[Scene-based reasoning data]
........
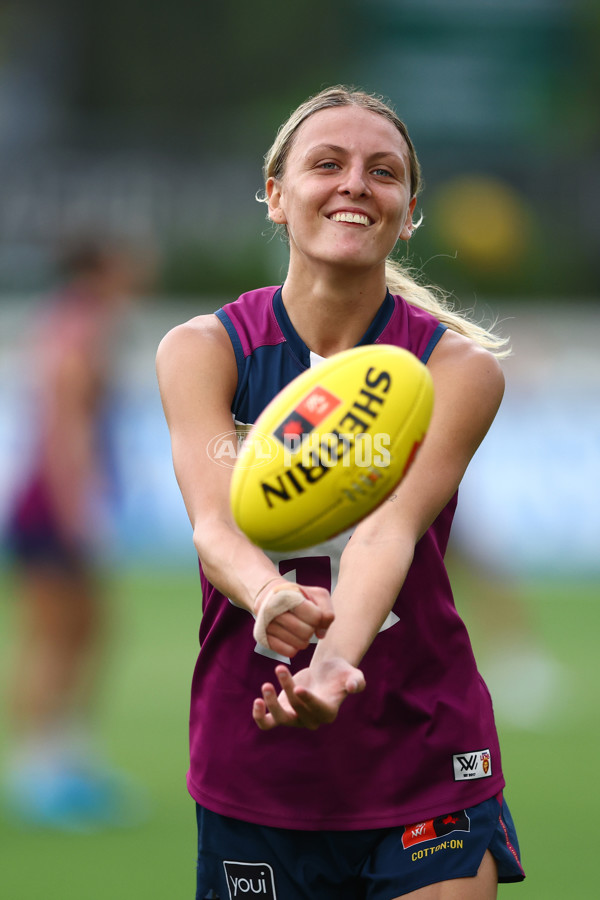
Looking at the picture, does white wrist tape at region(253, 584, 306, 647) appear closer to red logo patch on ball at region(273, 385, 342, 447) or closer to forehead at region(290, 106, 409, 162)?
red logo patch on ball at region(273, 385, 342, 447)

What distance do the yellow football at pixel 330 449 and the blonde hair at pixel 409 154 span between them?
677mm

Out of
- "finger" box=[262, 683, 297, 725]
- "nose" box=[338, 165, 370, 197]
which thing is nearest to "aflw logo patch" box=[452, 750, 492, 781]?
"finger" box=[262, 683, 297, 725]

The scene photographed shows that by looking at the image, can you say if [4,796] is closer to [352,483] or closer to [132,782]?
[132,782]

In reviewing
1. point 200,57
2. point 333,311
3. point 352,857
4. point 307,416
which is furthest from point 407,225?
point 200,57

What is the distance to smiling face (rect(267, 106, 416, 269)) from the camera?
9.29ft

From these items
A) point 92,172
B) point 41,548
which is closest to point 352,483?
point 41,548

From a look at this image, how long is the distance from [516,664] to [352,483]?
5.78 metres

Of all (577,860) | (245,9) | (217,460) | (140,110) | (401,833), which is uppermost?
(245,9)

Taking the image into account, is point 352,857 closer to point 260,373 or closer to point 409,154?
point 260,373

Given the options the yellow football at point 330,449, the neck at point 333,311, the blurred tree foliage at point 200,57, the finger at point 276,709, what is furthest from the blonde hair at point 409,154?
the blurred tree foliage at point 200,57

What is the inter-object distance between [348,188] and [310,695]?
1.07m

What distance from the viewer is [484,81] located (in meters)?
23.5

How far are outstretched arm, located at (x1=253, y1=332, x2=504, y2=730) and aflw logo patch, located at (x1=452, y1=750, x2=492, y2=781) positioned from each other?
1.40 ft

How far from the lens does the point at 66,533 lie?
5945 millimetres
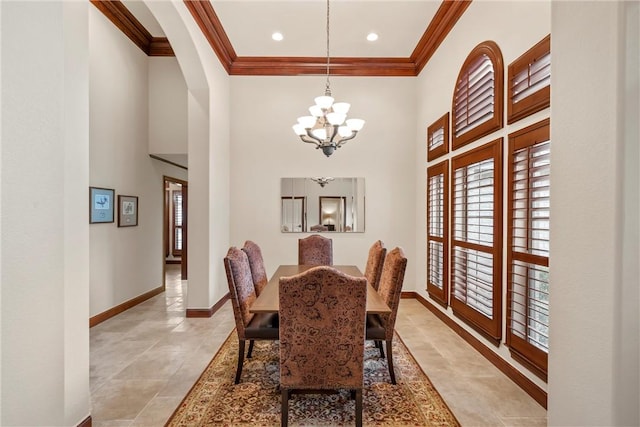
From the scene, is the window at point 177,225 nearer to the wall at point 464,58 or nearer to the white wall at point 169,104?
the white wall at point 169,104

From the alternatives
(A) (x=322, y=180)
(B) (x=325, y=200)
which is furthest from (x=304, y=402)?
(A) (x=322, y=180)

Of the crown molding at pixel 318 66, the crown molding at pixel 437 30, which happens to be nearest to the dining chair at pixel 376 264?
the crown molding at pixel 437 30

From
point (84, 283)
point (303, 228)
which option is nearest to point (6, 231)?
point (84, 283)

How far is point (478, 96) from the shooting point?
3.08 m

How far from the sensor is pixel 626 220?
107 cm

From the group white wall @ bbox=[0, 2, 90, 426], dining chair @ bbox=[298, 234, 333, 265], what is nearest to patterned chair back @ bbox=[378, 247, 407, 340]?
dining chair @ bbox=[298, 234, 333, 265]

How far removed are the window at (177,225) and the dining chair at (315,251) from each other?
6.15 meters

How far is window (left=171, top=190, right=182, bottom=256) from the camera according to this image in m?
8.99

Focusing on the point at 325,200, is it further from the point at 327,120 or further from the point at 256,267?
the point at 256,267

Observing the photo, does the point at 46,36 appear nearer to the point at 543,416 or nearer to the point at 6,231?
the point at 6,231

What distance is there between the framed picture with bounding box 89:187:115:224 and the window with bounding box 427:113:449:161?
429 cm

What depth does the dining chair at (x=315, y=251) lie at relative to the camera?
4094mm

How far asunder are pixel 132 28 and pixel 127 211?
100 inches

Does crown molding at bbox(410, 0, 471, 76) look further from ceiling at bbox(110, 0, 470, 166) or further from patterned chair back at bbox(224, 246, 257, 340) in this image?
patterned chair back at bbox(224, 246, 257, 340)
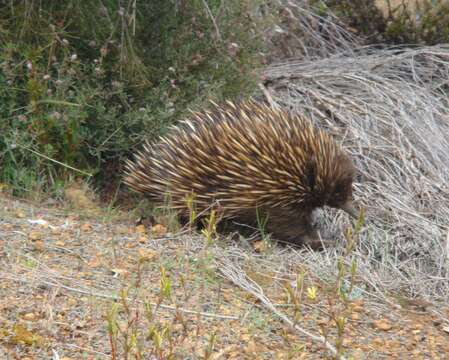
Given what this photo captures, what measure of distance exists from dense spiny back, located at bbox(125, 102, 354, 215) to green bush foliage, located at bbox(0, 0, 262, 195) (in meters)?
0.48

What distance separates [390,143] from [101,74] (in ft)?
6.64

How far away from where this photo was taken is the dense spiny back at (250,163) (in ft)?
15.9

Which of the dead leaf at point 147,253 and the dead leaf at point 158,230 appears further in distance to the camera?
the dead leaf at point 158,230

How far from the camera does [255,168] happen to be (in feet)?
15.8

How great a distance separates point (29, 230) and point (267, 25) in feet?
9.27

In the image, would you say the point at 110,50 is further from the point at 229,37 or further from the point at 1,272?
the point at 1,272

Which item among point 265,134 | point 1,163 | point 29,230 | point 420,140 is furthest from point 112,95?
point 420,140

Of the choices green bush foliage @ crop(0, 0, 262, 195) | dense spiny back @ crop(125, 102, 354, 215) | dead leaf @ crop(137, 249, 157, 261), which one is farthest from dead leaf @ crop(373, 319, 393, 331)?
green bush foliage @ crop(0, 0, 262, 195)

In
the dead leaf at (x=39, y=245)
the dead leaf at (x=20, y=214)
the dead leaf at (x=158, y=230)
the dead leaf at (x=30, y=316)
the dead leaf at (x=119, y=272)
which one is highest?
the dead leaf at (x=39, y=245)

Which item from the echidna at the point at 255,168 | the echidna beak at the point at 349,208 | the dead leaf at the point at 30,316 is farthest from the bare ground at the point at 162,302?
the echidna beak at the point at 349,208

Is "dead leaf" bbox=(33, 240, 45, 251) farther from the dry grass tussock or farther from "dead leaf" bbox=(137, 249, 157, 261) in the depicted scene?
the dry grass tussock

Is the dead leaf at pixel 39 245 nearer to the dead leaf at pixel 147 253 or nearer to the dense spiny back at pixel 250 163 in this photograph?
........
■ REQUIREMENT ■
Could you replace "yellow football" with "yellow ball" throughout the data above, leaving everything else unchanged and the pictures out of your answer?

■ ANSWER FOR THE TASK ■
Looking at the picture, does white wrist tape at region(253, 584, 306, 647) appear closer to red logo patch on ball at region(273, 385, 342, 447) or closer to forehead at region(290, 106, 409, 162)?
red logo patch on ball at region(273, 385, 342, 447)

What distance do the yellow ball at pixel 330 449 and the blonde hair at pixel 409 154 span between them?
677mm

Out of
- "finger" box=[262, 683, 297, 725]
- "nose" box=[338, 165, 370, 197]
which thing is nearest to "aflw logo patch" box=[452, 750, 492, 781]?
"finger" box=[262, 683, 297, 725]

The scene photographed shows that by looking at the image, can you say if [4,796] is closer to [352,483] or closer to [132,782]?
[132,782]

In reviewing
1. point 200,57
2. point 333,311
3. point 352,857
4. point 307,416
which is furthest from point 407,225?
point 200,57

What is the distance to smiling face (rect(267, 106, 416, 269)) from the camera?
9.29ft

From these items
A) point 92,172
B) point 41,548
which is closest to point 352,483?
point 41,548

From a look at this image, how long is the distance from [516,664] to [352,483]?
5.78 metres

Of all (577,860) | (245,9) | (217,460) | (140,110) | (401,833), which is uppermost?
(245,9)

Taking the image into account, is point 352,857 closer to point 260,373 or closer to point 409,154?
point 260,373

Given the options the yellow ball at point 330,449, the neck at point 333,311, the blurred tree foliage at point 200,57, the finger at point 276,709, what is furthest from the blonde hair at point 409,154?
the blurred tree foliage at point 200,57

What is the inter-object distance between [348,188] and [310,695]?
1.07m

What distance from the viewer is [484,81] located (in meters)?
23.5

How far are outstretched arm, located at (x1=253, y1=332, x2=504, y2=730) and aflw logo patch, located at (x1=452, y1=750, x2=492, y2=781) positioned from each other?
1.40 ft

How far from the lens does the point at 66,533 lie?
5945 millimetres
From the scene, is the window at point 177,225 nearer to the wall at point 464,58 or nearer to the white wall at point 169,104?
the white wall at point 169,104

From the alternatives
(A) (x=322, y=180)
(B) (x=325, y=200)
which is furthest from (x=304, y=402)?
(A) (x=322, y=180)

Of the crown molding at pixel 318 66, the crown molding at pixel 437 30, which happens to be nearest to the dining chair at pixel 376 264?
the crown molding at pixel 437 30

From
point (84, 283)
point (303, 228)
which option is nearest to point (6, 231)?
point (84, 283)

How far is point (478, 96) from the shooting point?
3.08 m

How far from the sensor is pixel 626 220?
107 cm

From the group white wall @ bbox=[0, 2, 90, 426], dining chair @ bbox=[298, 234, 333, 265], what is nearest to patterned chair back @ bbox=[378, 247, 407, 340]?
dining chair @ bbox=[298, 234, 333, 265]

How far removed are the window at (177,225) and the dining chair at (315,251) from each other?
6.15 meters

How far is window (left=171, top=190, right=182, bottom=256) from the camera according to this image in m?
8.99

Focusing on the point at 325,200, is it further from the point at 327,120 or further from the point at 256,267?
the point at 256,267

Observing the photo, does the point at 46,36 appear nearer to the point at 543,416 or nearer to the point at 6,231?
the point at 6,231

What distance is there between the framed picture with bounding box 89:187:115:224 and the window with bounding box 427:113:449:161?
429 cm

What depth does the dining chair at (x=315, y=251) lie at relative to the camera?
4094mm

How far asunder are pixel 132 28 and pixel 127 211?
100 inches

Does crown molding at bbox(410, 0, 471, 76) look further from ceiling at bbox(110, 0, 470, 166) or further from patterned chair back at bbox(224, 246, 257, 340) in this image?
patterned chair back at bbox(224, 246, 257, 340)
Given what this photo captures, what measure of distance exists from dense spiny back, located at bbox(125, 102, 354, 215) to green bush foliage, located at bbox(0, 0, 262, 195) (in meters)?
0.48

What distance separates [390,143] from [101,74] (in ft)?
6.64

How far away from where this photo was taken is the dense spiny back at (250,163) (in ft)?
15.9

Which of the dead leaf at point 147,253 and the dead leaf at point 158,230 appears further in distance to the camera?
the dead leaf at point 158,230

How far from the camera does [255,168] happen to be (in feet)?
15.8

How great a distance separates point (29, 230) and point (267, 25) in feet?
9.27

In the image, would you say the point at 110,50 is further from the point at 229,37 or further from the point at 1,272?
the point at 1,272

Which item among point 265,134 | point 1,163 | point 29,230 | point 420,140 is furthest from point 112,95?
point 420,140

Of the choices green bush foliage @ crop(0, 0, 262, 195) | dense spiny back @ crop(125, 102, 354, 215) | dead leaf @ crop(137, 249, 157, 261), which one is farthest from dead leaf @ crop(373, 319, 393, 331)?
green bush foliage @ crop(0, 0, 262, 195)

In
the dead leaf at (x=39, y=245)
the dead leaf at (x=20, y=214)
the dead leaf at (x=158, y=230)
the dead leaf at (x=30, y=316)
the dead leaf at (x=119, y=272)
which one is highest?
the dead leaf at (x=39, y=245)

Which item from the echidna at the point at 255,168 | the echidna beak at the point at 349,208 | the dead leaf at the point at 30,316 is farthest from the bare ground at the point at 162,302?
the echidna beak at the point at 349,208

Is "dead leaf" bbox=(33, 240, 45, 251) farther from the dry grass tussock or farther from "dead leaf" bbox=(137, 249, 157, 261) in the depicted scene?
the dry grass tussock

Is the dead leaf at pixel 39 245 nearer to the dead leaf at pixel 147 253 or nearer to the dense spiny back at pixel 250 163 in this photograph?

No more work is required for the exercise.